— DIRECTIONS FOR THIS TASK —
Continue the passage describing a series on the European exploration and colonization of America, starting after its final sentence.

— PROVIDED TEXT —
--- START ---

Our story of conquest paves the way for colonization. America was first explored by adventurers from the nobility (remnants of the feudal knight class) who were looking for instant wealth, countries to lord over, and pagans to convert. But America was ultimately conquered by a new class of farmers, artisans, and merchants who did the slow, painstaking groundwork necessary to build new lives in a new land. In hour three: the story of Henry Hudson’s voyages of discovery, our hour ends with the Dutch colony of New Amsterdam, a vibrant, polyglot community that will someday become one of the most powerful cities in the world: New York City.

The episodes:

We will focus on the stories of just a handful of individual Europeans (and their Native American counterparts, such as the infamous, “el Turk” in the Southwest episode and the powerful Chief Saturiba in the Southeast episode) whose stories have come down to us in writing, allowing us to tell this sweeping tale.

--- END ---

— AVAILABLE DATA —
--- START ---

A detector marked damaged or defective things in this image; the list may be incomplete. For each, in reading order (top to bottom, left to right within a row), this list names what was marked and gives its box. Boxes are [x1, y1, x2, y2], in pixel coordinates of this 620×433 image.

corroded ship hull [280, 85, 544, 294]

--- END ---

— EXERCISE RESULT —
Hour one: Conquest of the Southwest: “Coronado’s Quest for Gold.”

Some have claimed that Frenchmen, Irish, Welsh, Africans, Chinese or maybe Norse Vikings made it to North America before 1492. But it was Columbus’ discovery of the Caribbean Islands that touched off a mad European scramble for conquest and possession of the new continent.

By 1535, Spain is the dominant colonial power in South America and Mexico. Francisco Vasquez de Coronado is the young governor of a Mexican Province.

But no European country has yet succeeded in conquering the lands to the north. English, French, Spanish, Portuguese and Dutch sailors have explored parts of the East Coast, but few have set foot on shore and only a couple have ventured inland.

One of those few is Cabeza de Vaca, treasurer of an early mission to conquer Florida until a shipwreck landed him in Texas. For eight years de Vaca lived in the desert as a captive of Indians.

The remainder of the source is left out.